AIM OF THE EXERCISE:
Quote the text on the Emmbrook street names word for word, from "Readers might be" up to and including "history behind them.".

BEGIN SELECTED TEXT

Readers might be interested to know about the origin of some of the street names on the Matthewsgreen Farm development (Emmbrook Place). ERA was asked, at an early stage of the development, if it would like to suggest any names for the new streets, and it fell to our resident local historian, Peter Shilham, to come up with some ideas. Peter made numerous suggestions, based on Emmbrook families that were notable (for a variety of reasons), and many of these have been adopted. Please read on to find out which streets were named after these families, and learn some of the history behind them.
Eamer Crescent
This is named after Harry Eamer (1887 – 1916).
He was a Private 8532 ‘A’ Company, 2nd Battalion Royal Berkshire Regiment (Princess Charlotte of Wales Regiment). As with John Yalden MM, he was killed in action 1st July. He is commemorated at the Thriepval Memorial.
His parents were Aaron and Rosetta Eamer who had married at Hurst in 1872 and lived in Emmbrook before removing to an address given as Toutley Cottage near the boundary between Emmbrook and Winnersh. They died in 1928 and 1929 respectively and were buried at St Paul’s Church, Wokingham. Aaron’s parents were Charles and Mary Ann Eamer, he recorded as a Pedlar, born at Hurst about 1807 but by 1871 living with his family in Emmbrook at Toutley Roundabout this being the name given to the High Road through from The Dog and Duck, past the present Village Hall, Emmbrook Inn and out to Rifle Volunteer on the Reading Road.

END SELECTED TEXT
BEGIN SUPPLIED INFORMATION

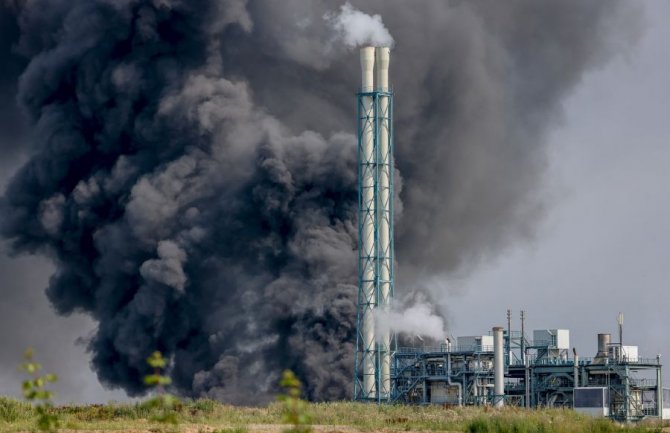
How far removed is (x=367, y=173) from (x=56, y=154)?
92.8ft

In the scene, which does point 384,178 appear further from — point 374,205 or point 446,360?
point 446,360

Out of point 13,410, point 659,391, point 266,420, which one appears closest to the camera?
point 13,410

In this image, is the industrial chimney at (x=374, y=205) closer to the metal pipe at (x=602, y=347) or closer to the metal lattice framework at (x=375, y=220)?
the metal lattice framework at (x=375, y=220)

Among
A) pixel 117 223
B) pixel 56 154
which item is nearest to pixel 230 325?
pixel 117 223

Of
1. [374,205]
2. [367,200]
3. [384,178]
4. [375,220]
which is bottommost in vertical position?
[375,220]

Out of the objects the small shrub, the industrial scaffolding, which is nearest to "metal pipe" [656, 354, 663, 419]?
the industrial scaffolding

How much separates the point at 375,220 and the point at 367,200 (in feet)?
5.23

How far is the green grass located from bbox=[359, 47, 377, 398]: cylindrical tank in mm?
28619

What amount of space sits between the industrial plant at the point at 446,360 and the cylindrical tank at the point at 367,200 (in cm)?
7

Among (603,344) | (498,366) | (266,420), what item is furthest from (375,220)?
(266,420)

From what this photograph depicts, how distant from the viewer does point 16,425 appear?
2422 inches

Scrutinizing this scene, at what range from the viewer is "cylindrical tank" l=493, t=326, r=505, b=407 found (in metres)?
98.1

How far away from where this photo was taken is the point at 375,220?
108625 mm

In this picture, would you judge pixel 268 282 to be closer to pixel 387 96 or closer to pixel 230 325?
pixel 230 325
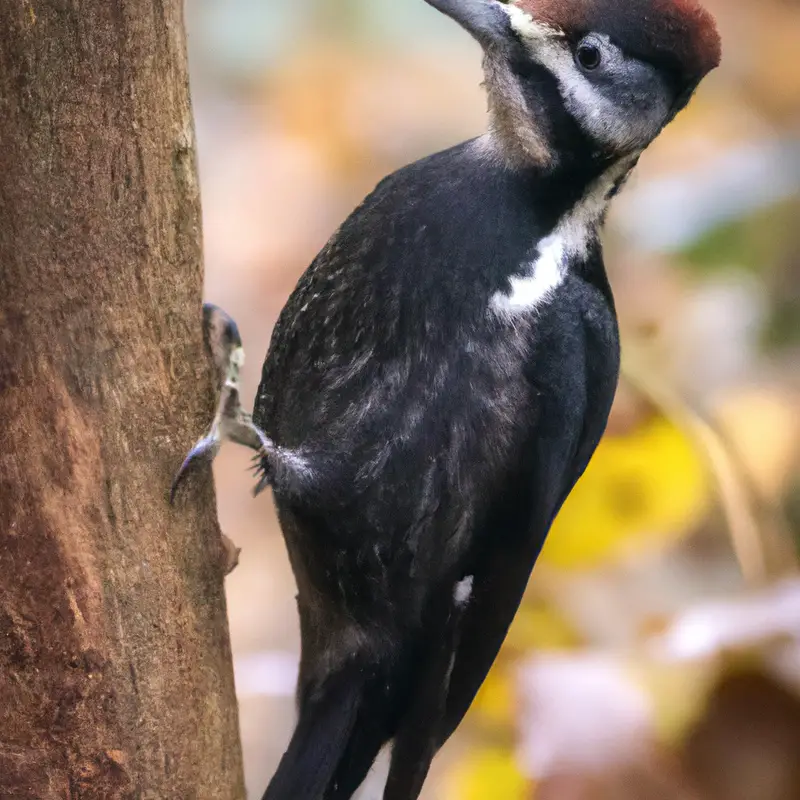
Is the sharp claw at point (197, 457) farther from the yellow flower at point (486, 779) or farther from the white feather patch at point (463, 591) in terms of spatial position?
the yellow flower at point (486, 779)

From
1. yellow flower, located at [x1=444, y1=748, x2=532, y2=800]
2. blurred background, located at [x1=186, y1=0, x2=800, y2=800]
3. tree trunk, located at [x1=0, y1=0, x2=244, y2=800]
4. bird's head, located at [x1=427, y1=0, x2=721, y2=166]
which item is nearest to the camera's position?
tree trunk, located at [x1=0, y1=0, x2=244, y2=800]

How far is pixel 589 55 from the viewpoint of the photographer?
1447 millimetres

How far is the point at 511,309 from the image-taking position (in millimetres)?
1474

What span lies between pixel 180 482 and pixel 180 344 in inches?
5.7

END SUPPLIED INFORMATION

RESULT OF THIS TASK:
Readers might be interested to know about the origin of some of the street names on the Matthewsgreen Farm development (Emmbrook Place). ERA was asked, at an early stage of the development, if it would like to suggest any names for the new streets, and it fell to our resident local historian, Peter Shilham, to come up with some ideas. Peter made numerous suggestions, based on Emmbrook families that were notable (for a variety of reasons), and many of these have been adopted. Please read on to find out which streets were named after these families, and learn some of the history behind them.